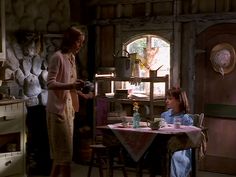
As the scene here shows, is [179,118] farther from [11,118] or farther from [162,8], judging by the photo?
[162,8]

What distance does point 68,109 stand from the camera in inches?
159

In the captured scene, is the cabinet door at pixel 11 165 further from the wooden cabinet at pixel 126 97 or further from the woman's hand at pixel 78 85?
the woman's hand at pixel 78 85

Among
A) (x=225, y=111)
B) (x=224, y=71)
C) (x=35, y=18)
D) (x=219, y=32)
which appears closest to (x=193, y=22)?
(x=219, y=32)

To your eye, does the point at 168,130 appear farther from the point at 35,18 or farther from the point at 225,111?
the point at 35,18

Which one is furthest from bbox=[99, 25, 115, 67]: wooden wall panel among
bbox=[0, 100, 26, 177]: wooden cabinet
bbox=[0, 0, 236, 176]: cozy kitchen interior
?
bbox=[0, 100, 26, 177]: wooden cabinet

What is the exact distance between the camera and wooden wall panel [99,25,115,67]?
23.3 ft

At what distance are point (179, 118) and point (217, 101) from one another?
157 cm

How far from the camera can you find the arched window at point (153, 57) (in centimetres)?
668

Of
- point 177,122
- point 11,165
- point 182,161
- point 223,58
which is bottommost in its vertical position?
point 11,165

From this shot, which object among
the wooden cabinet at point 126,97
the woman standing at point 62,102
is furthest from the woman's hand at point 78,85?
the wooden cabinet at point 126,97

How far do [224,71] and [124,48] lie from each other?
1660mm

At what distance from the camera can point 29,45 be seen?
6.36 m

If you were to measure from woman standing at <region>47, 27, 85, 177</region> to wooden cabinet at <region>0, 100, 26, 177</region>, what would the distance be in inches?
55.8

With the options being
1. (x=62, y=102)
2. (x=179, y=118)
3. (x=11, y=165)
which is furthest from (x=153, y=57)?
(x=62, y=102)
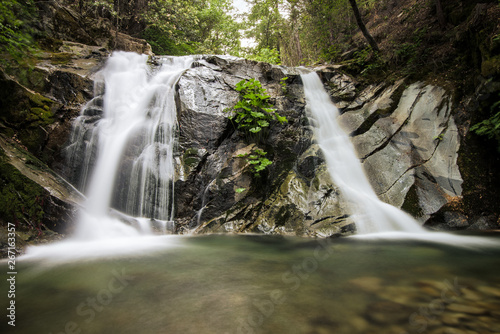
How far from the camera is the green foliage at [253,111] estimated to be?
23.1 feet

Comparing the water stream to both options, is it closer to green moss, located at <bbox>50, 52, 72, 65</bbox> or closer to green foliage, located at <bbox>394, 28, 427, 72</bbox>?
green moss, located at <bbox>50, 52, 72, 65</bbox>

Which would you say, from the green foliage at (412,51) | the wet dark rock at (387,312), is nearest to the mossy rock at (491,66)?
→ the green foliage at (412,51)

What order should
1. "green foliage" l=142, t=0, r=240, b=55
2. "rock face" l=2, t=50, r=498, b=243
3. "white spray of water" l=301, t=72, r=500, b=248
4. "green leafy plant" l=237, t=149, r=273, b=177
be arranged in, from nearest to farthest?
"white spray of water" l=301, t=72, r=500, b=248 < "rock face" l=2, t=50, r=498, b=243 < "green leafy plant" l=237, t=149, r=273, b=177 < "green foliage" l=142, t=0, r=240, b=55

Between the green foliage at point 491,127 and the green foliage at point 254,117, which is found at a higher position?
the green foliage at point 254,117

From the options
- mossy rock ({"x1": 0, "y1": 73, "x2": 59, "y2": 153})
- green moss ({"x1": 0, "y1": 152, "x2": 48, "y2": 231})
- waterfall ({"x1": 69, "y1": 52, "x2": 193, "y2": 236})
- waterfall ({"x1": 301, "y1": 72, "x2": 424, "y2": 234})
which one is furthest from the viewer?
waterfall ({"x1": 69, "y1": 52, "x2": 193, "y2": 236})

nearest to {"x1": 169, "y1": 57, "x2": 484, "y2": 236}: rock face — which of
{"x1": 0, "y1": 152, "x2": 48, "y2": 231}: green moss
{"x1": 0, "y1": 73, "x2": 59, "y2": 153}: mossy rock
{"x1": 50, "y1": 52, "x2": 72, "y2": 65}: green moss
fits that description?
{"x1": 0, "y1": 152, "x2": 48, "y2": 231}: green moss

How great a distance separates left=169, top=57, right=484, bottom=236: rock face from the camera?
5.81 meters

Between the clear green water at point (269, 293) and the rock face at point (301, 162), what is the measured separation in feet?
6.43

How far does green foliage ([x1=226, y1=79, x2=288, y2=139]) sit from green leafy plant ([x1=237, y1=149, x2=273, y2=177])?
67 centimetres

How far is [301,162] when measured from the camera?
702 centimetres

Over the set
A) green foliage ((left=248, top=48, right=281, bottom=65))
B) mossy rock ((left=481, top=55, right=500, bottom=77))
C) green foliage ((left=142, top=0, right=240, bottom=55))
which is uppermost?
green foliage ((left=142, top=0, right=240, bottom=55))

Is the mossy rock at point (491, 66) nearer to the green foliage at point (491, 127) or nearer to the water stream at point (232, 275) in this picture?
the green foliage at point (491, 127)

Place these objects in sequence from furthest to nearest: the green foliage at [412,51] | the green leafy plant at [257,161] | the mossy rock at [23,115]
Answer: the green foliage at [412,51] → the green leafy plant at [257,161] → the mossy rock at [23,115]

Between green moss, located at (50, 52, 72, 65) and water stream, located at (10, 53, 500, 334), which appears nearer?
water stream, located at (10, 53, 500, 334)
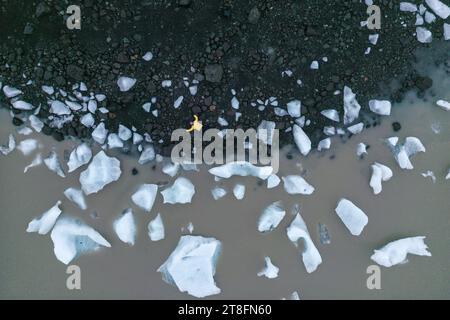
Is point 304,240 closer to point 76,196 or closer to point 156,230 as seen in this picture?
point 156,230

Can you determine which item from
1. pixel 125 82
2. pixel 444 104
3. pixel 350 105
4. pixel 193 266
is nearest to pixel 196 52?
pixel 125 82

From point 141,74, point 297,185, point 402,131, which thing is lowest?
point 297,185

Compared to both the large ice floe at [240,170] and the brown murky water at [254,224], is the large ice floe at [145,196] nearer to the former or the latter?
the brown murky water at [254,224]

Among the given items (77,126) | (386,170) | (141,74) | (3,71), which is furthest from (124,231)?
(386,170)

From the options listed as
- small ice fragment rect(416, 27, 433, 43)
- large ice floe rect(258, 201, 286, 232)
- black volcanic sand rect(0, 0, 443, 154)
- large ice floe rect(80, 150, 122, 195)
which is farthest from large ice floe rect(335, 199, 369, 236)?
large ice floe rect(80, 150, 122, 195)

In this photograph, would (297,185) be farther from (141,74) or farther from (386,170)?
(141,74)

● WRITTEN PROBLEM: Repeat the records word for word. Any picture in them should be left out.

● RESPONSE:
As the scene here shows, is [179,118] farther from [11,118] or farther from [162,8], judging by the photo?
[162,8]

What distance does point 68,109 stand from the camera in inches?
159

In the captured scene, is the cabinet door at pixel 11 165 further from the wooden cabinet at pixel 126 97 or further from the woman's hand at pixel 78 85?
the woman's hand at pixel 78 85

Among
A) (x=225, y=111)
B) (x=224, y=71)
C) (x=35, y=18)
D) (x=219, y=32)
which appears closest to (x=193, y=22)?
(x=219, y=32)

To your eye, does the point at 168,130 appear farther from the point at 35,18 or farther from the point at 225,111?
the point at 35,18

Which one is furthest from bbox=[99, 25, 115, 67]: wooden wall panel among
bbox=[0, 100, 26, 177]: wooden cabinet
bbox=[0, 0, 236, 176]: cozy kitchen interior
?
bbox=[0, 100, 26, 177]: wooden cabinet

What is the exact distance between the camera and wooden wall panel [99,25,115,67]?
23.3 ft

At what distance are point (179, 118) and point (217, 101) from one another?
157 cm

How far from the camera can you find the arched window at point (153, 57) (in centimetres)?
668

Of
- point 177,122
- point 11,165
- point 182,161
- point 223,58
which is bottommost in its vertical position?
point 11,165

From this shot, which object among
the wooden cabinet at point 126,97
the woman standing at point 62,102
is furthest from the woman's hand at point 78,85?
the wooden cabinet at point 126,97

How far do [224,71] and [124,48] lie from each other?
1660mm

At what distance from the camera can point 29,45 be seen?
6.36 m

If you were to measure from woman standing at <region>47, 27, 85, 177</region> to wooden cabinet at <region>0, 100, 26, 177</region>, what would the distance be in inches?
55.8

With the options being
1. (x=62, y=102)
2. (x=179, y=118)
3. (x=11, y=165)
which is furthest from (x=153, y=57)?
(x=62, y=102)
How far from the camera is the green foliage at [253,111] estimated to be?
23.1 feet

Comparing the water stream to both options, is it closer to green moss, located at <bbox>50, 52, 72, 65</bbox> or closer to green foliage, located at <bbox>394, 28, 427, 72</bbox>?
green moss, located at <bbox>50, 52, 72, 65</bbox>

Which would you say, from the green foliage at (412,51) | the wet dark rock at (387,312), is nearest to the mossy rock at (491,66)?
→ the green foliage at (412,51)

What order should
1. "green foliage" l=142, t=0, r=240, b=55
2. "rock face" l=2, t=50, r=498, b=243
3. "white spray of water" l=301, t=72, r=500, b=248
4. "green leafy plant" l=237, t=149, r=273, b=177
be arranged in, from nearest to farthest?
"white spray of water" l=301, t=72, r=500, b=248 < "rock face" l=2, t=50, r=498, b=243 < "green leafy plant" l=237, t=149, r=273, b=177 < "green foliage" l=142, t=0, r=240, b=55

Between the green foliage at point 491,127 and the green foliage at point 254,117, which is found at a higher position?
the green foliage at point 254,117

From the options
- mossy rock ({"x1": 0, "y1": 73, "x2": 59, "y2": 153})
- green moss ({"x1": 0, "y1": 152, "x2": 48, "y2": 231})
- waterfall ({"x1": 69, "y1": 52, "x2": 193, "y2": 236})
- waterfall ({"x1": 301, "y1": 72, "x2": 424, "y2": 234})
which one is furthest from the viewer?
waterfall ({"x1": 69, "y1": 52, "x2": 193, "y2": 236})

nearest to {"x1": 169, "y1": 57, "x2": 484, "y2": 236}: rock face — which of
{"x1": 0, "y1": 152, "x2": 48, "y2": 231}: green moss
{"x1": 0, "y1": 73, "x2": 59, "y2": 153}: mossy rock
{"x1": 50, "y1": 52, "x2": 72, "y2": 65}: green moss
fits that description?
{"x1": 0, "y1": 152, "x2": 48, "y2": 231}: green moss

How great a distance separates left=169, top=57, right=484, bottom=236: rock face from the camera?
5.81 meters

Between the clear green water at point (269, 293) and the rock face at point (301, 162), what is the measured separation in feet?
6.43

How far does green foliage ([x1=226, y1=79, x2=288, y2=139]) sit from green leafy plant ([x1=237, y1=149, x2=273, y2=177])?
67 centimetres

How far is [301,162] when measured from the camera?
702 centimetres

Over the set
A) green foliage ((left=248, top=48, right=281, bottom=65))
B) mossy rock ((left=481, top=55, right=500, bottom=77))
C) green foliage ((left=142, top=0, right=240, bottom=55))
which is uppermost?
green foliage ((left=142, top=0, right=240, bottom=55))

Is the mossy rock at point (491, 66) nearer to the green foliage at point (491, 127) or nearer to the water stream at point (232, 275) in this picture?
the green foliage at point (491, 127)

Place these objects in sequence from furthest to nearest: the green foliage at [412,51] | the green leafy plant at [257,161] | the mossy rock at [23,115]
Answer: the green foliage at [412,51] → the green leafy plant at [257,161] → the mossy rock at [23,115]

Between green moss, located at (50, 52, 72, 65) and water stream, located at (10, 53, 500, 334), which appears nearer?
water stream, located at (10, 53, 500, 334)
Is point 304,240 closer to point 76,196 or closer to point 156,230 as seen in this picture?
point 156,230

Can you determine which item from
1. pixel 125 82
2. pixel 444 104
3. pixel 350 105
4. pixel 193 266
is nearest to pixel 196 52?
pixel 125 82

From point 141,74, point 297,185, point 402,131, which thing is lowest?
point 297,185

Compared to both the large ice floe at [240,170] and the brown murky water at [254,224], is the large ice floe at [145,196] nearer to the former or the latter?
the brown murky water at [254,224]

Among the given items (77,126) | (386,170) | (141,74) | (3,71), which is furthest from (124,231)?
(386,170)

From the options listed as
- small ice fragment rect(416, 27, 433, 43)
- large ice floe rect(258, 201, 286, 232)
- black volcanic sand rect(0, 0, 443, 154)
- large ice floe rect(80, 150, 122, 195)
which is farthest from large ice floe rect(335, 199, 369, 236)?
large ice floe rect(80, 150, 122, 195)

In this photograph, would (297,185) be farther from (141,74) or farther from (386,170)?
(141,74)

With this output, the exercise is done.